Listed below are some other genres of NFT art where non-fungible tokens are starting to make inroads:

  • Music. Grimes, Timbaland, the Rolling Stones, and Kings of Leon are just a few of the musicians who have entered the NFT space. By tokenizing tracks, digital art, and merchandise, as well as adding smart contracts to distribute a fairer and more complex royalty system, musicians are looking to use NFTs to revolutionize a space that has historically been dominated by middlemen like agents, record labels and distributors.
  • Books. NFTs can be great for traditional authors, enabling them to sell limited editions of their books to fans, promote special content, improve their royalties, and interact more closely with their readers. The smart contract feature also allows them to do more creative projects. For example, the author Rex Shannon is releasing each page of his novel as an NFT, and once all of the pages of the novel are purchased, the entirety of the book will be available to the public.
  • Movies. Hollywood and Indie filmmakers have also caught the NFT bug, and many new and exciting projects are in the works. For example, Jennifer Esposito is financing her film Fresh Kills with a combination of a public offering of shares of the film and NFTs. Other directors such as Kevin Smith have auctioned full-length films as NFTs, leaving it up to the buyer to decide what to do with the film afterwards.

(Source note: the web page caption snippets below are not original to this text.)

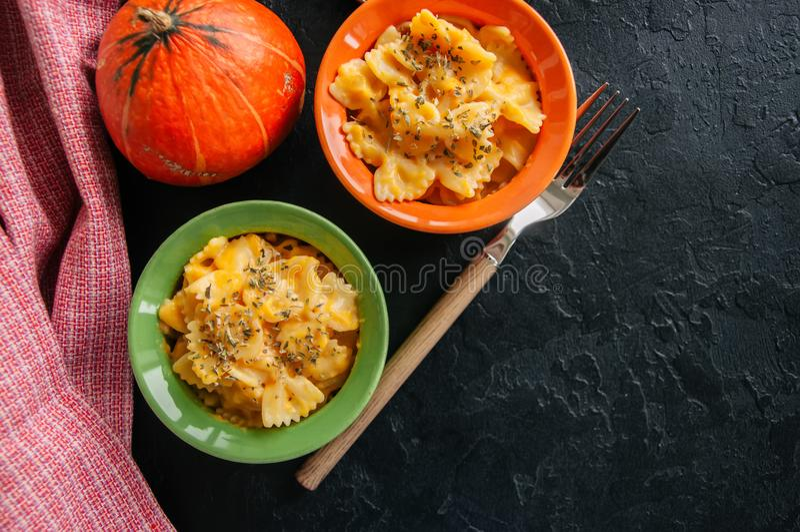 L'imper et le fromage crémeux de potiron ont fait des pâtes cuire au four au-dessus de backg en pierre noir images libres de droits
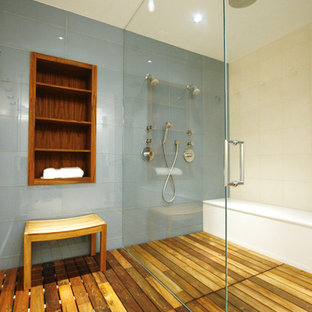 Example of a mid-sized trendy master blue tile and ceramic tile medium tone wood floor walk-in shower design in Chicago with a wall-mount toilet and blue walls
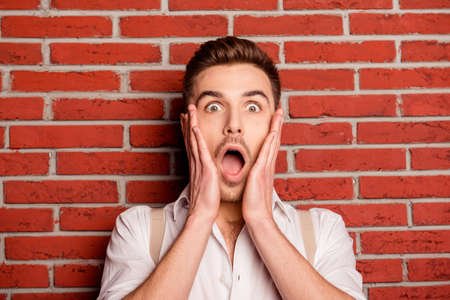 wonderment: Shocked young man touching his face on the background of wall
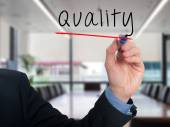 Businessman hand writing quality in the air - Stock image — Fotografia Stock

The implications of NFTs and blockchain technology also touch real estate, events, ticketing, verifying digital identities, and potentially many other spaces still unknown. Although we can’t know exactly what to expect from the future of NFTs, we should expect the release of even more exciting NFT projects in a variety of different categories.

Where can I buy an NFT? 

If you’re interested in getting involved with NFTs, there are several NFT marketplaces where you can buy, sell, trade, and browse for digital assets. Some of the most important NFT marketplaces include OpenSea, Rarible, Nifty Gateway, NBA Top Shot, Solanart, and SuperRare.

When you shop for NFTs, make sure you do thorough research before investing in an NFT project and only invest money you can afford to lose. Finally, one of the most important things to keep in mind when buying and collecting NFTs is the rarity of the NFT you wish to purchase.

The rarity of a particular NFT within a collection is based on the rarity of their traits and the combination of traits, and as you might suspect, the rarer an NFT is, the more valuable it will be.